Task material:
- Opening Delimiter -
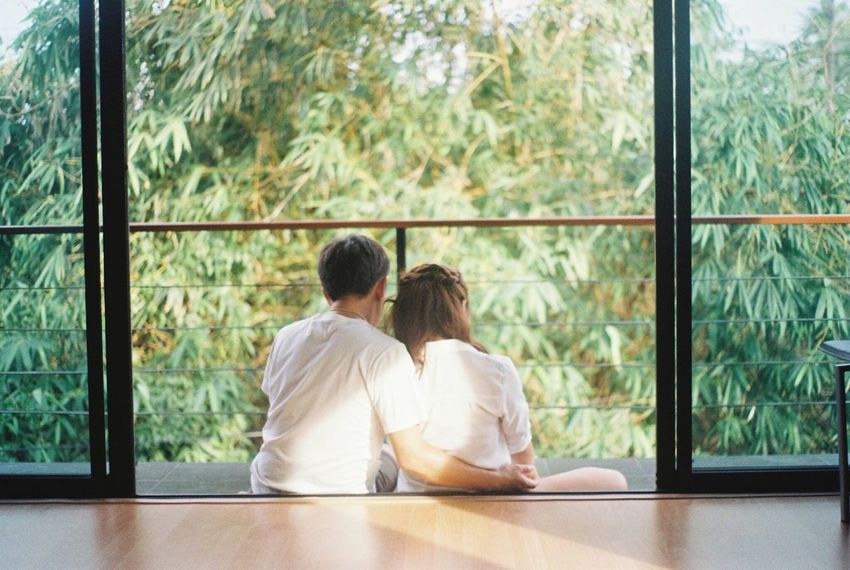 Window Two People Rear View Indoors  Women Relaxation Sitting Day Togetherness Nature Friendship Men Adult Tree Couple Couple - Relationship Beauty In Nature People Nature Real People Adults Only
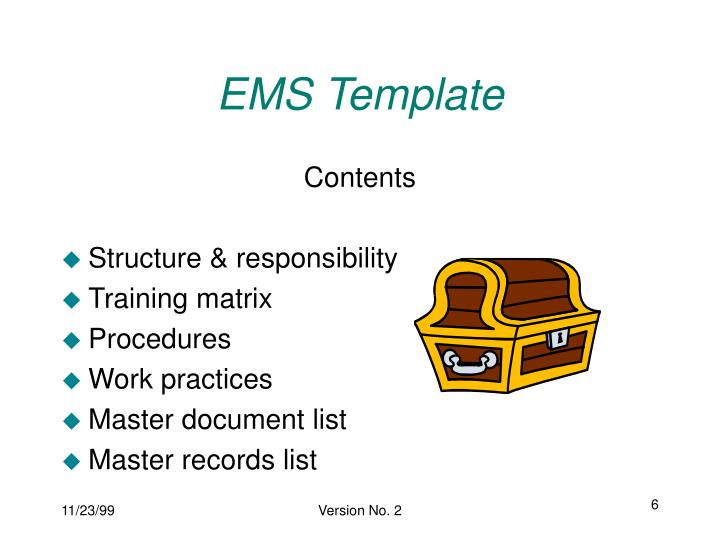 EMS Template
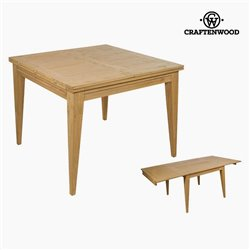 Asuziehbarer Tisch Mindiholz (100 x 100 x 78 cm) by Craftenwood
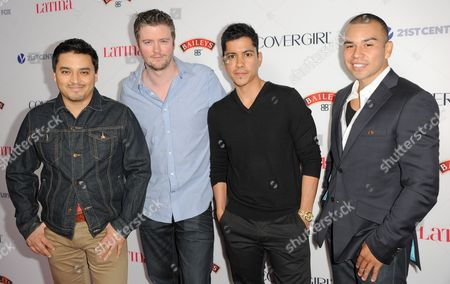 From left, Douglas Spain, David J. Phillips, Jeremy Ray Valdez, and Joseph Julian Soria arrive at the Latina Magazine's Hot Hollywood List event at The Redbury Hotel on in Los Angeles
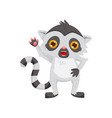 friendly lemur waving paw cute cartoon character vector image vector image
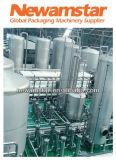 Haustier abgefülltes Mineralwasser-Behandlung-System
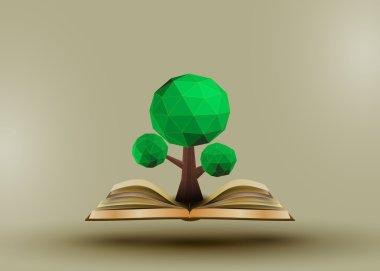 Conceptual polygonal tree.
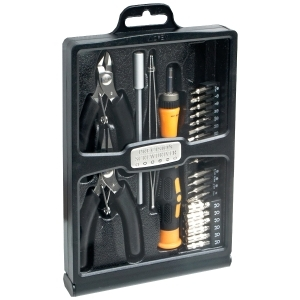 32 PIECE HOBBY TOOL KIT HOUSED IN A BLACK SLIM HANDSOME CASE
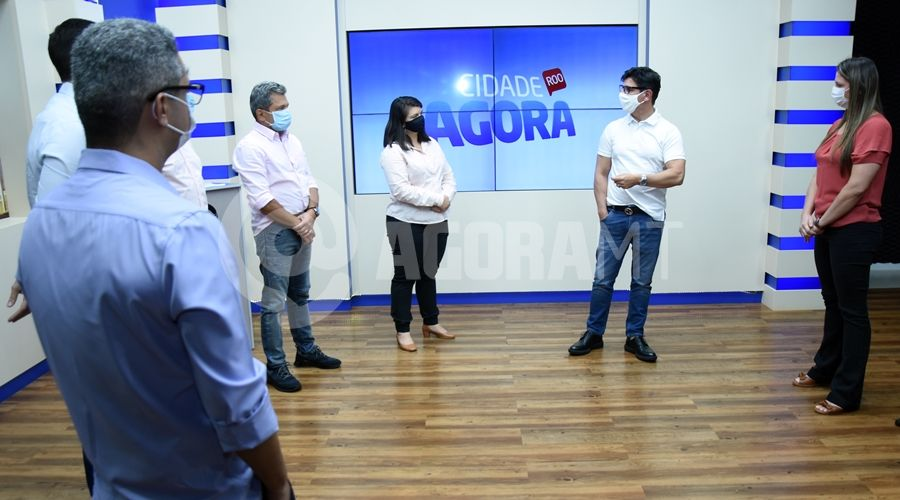 Imagem: Visita dos diretores da Record no Etudio do Cidade Agora Rondonopolis TV Cidade recebe visita do diretor da Record TV nacional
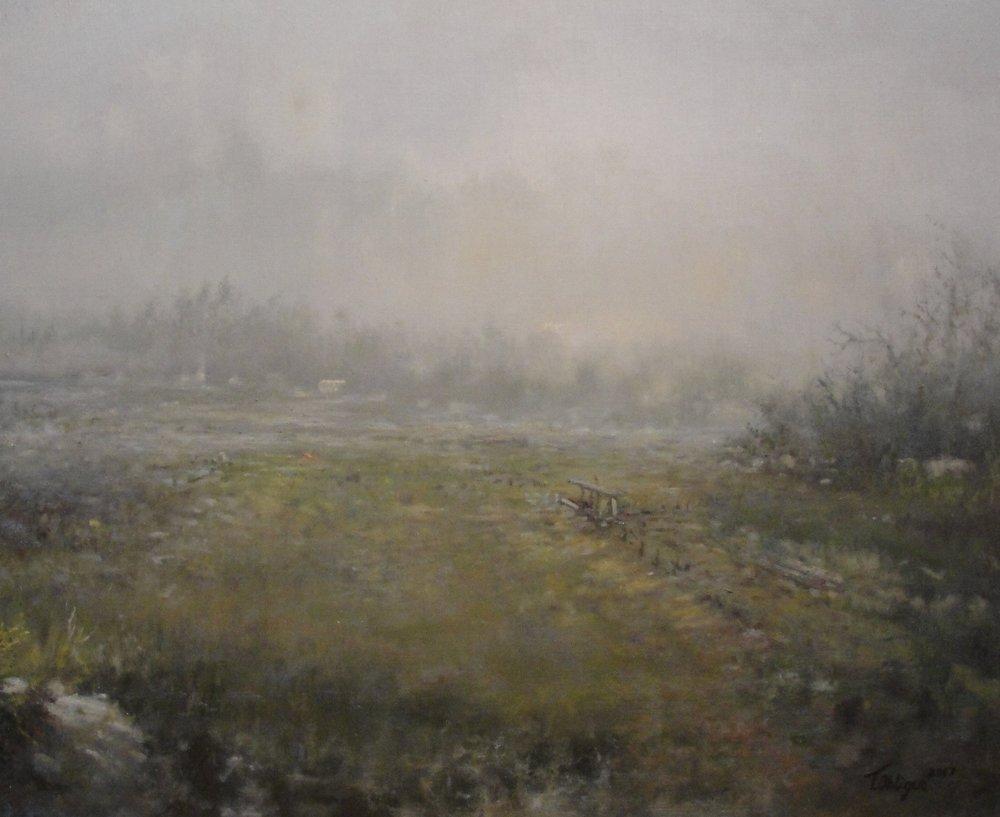 Title: Specs: 15x18, Oil on Panel, 2017 $1400
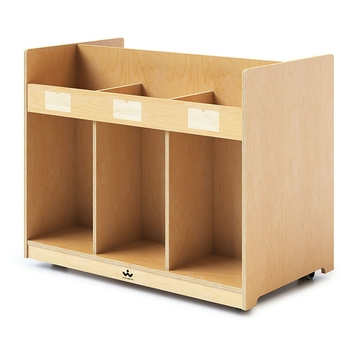 Mobile double sided library book cabinet and connector bench from Whitney Brothers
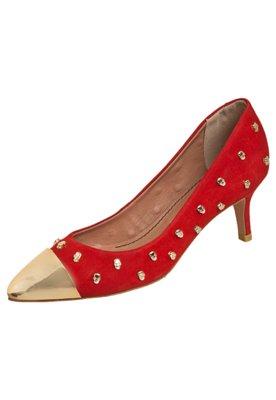 Sapato Scarpin Santa Lolla Cap Toe Caveirinhas Vermelho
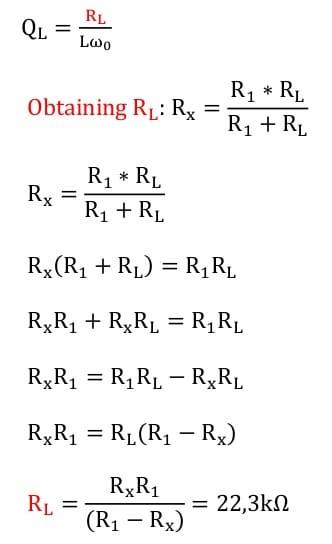 selective amplifier task formulas 13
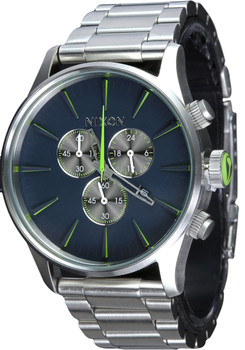 Nixon Sentry Chrono Midnight Blue/Volt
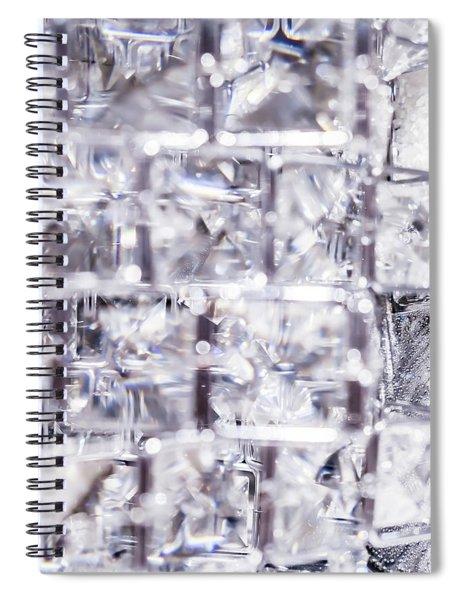Crystal Bling Iv Spiral Notebook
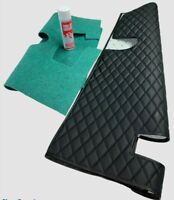 MGB,MGB-GT /C V8 TRANSMISSION TUNNEL QUILTED COVER - 4 SYNC BLACK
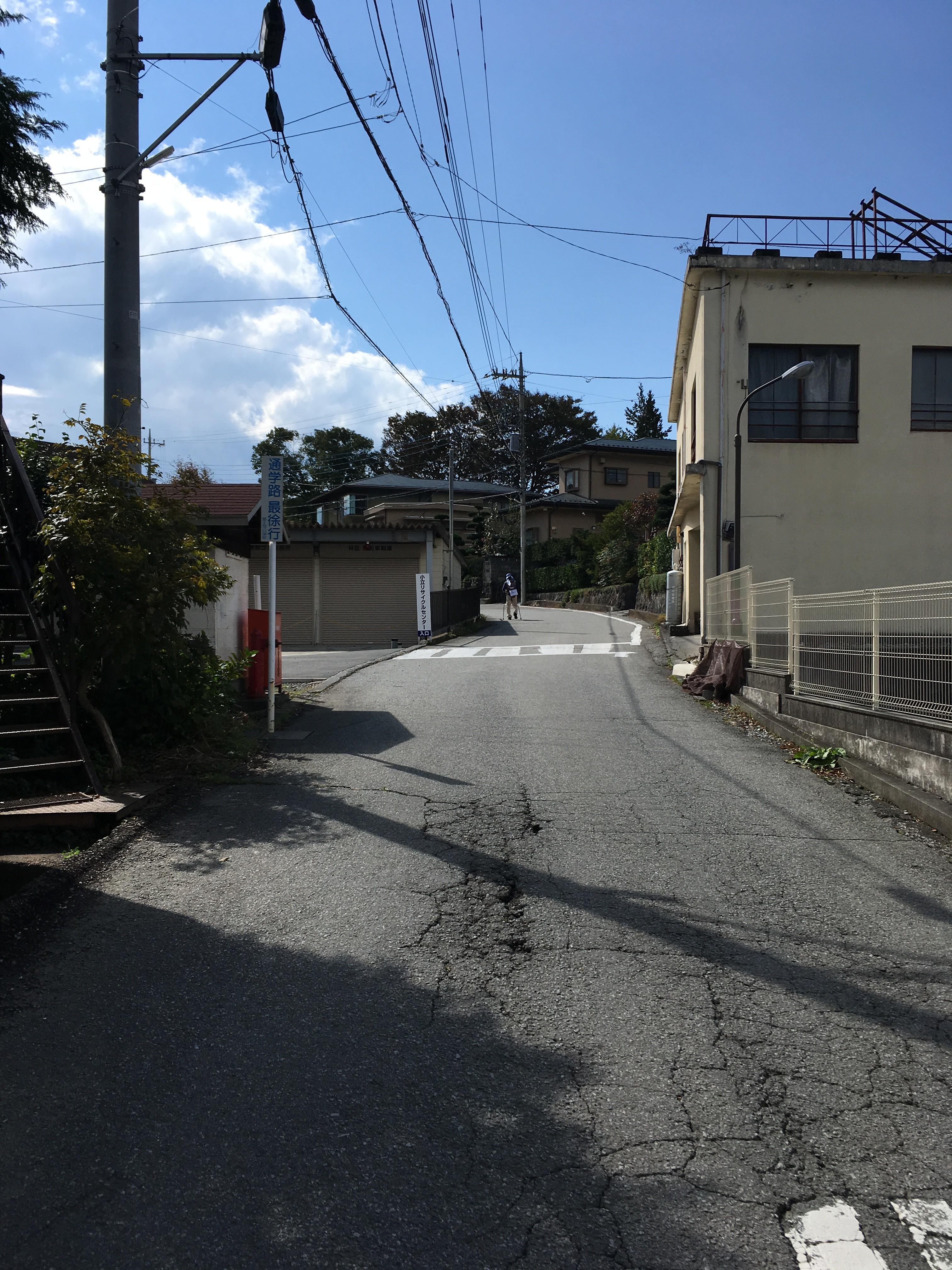 富士河口湖町小立1777−1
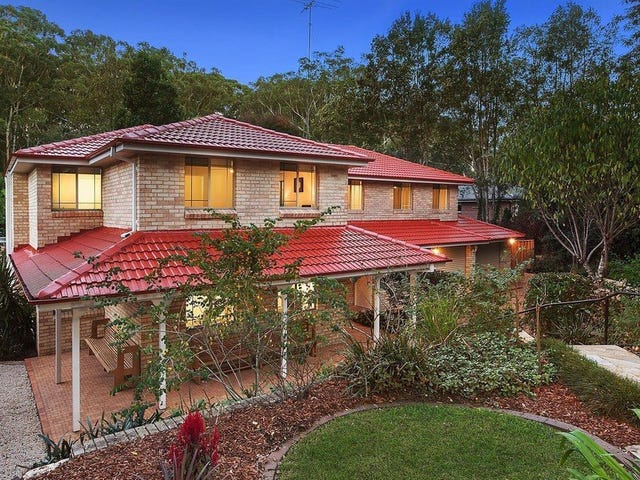81B Church Street, Castle Hill, NSW 2154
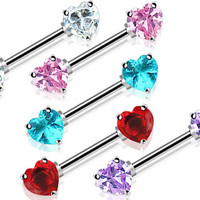 Double Front Facing Heart Nipple Barbell CZ Prong set 14ga 316L Surgical Steel Nipple Bar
- Closing Delimiter -
Task description:
I need the lines from the line holding "32 PIECE HOBBY" through the end of the material, inclusive, restated word for word and without pictures.

Task solution:
 32 PIECE HOBBY TOOL KIT HOUSED IN A BLACK SLIM HANDSOME CASE
 Imagem: Visita dos diretores da Record no Etudio do Cidade Agora Rondonopolis TV Cidade recebe visita do diretor da Record TV nacional
 Title: Specs: 15x18, Oil on Panel, 2017 $1400
 Mobile double sided library book cabinet and connector bench from Whitney Brothers
 Sapato Scarpin Santa Lolla Cap Toe Caveirinhas Vermelho
 selective amplifier task formulas 13
 Nixon Sentry Chrono Midnight Blue/Volt
Crystal Bling Iv Spiral Notebook
 MGB,MGB-GT /C V8 TRANSMISSION TUNNEL QUILTED COVER - 4 SYNC BLACK
 富士河口湖町小立1777−1
81B Church Street, Castle Hill, NSW 2154
 Double Front Facing Heart Nipple Barbell CZ Prong set 14ga 316L Surgical Steel Nipple Bar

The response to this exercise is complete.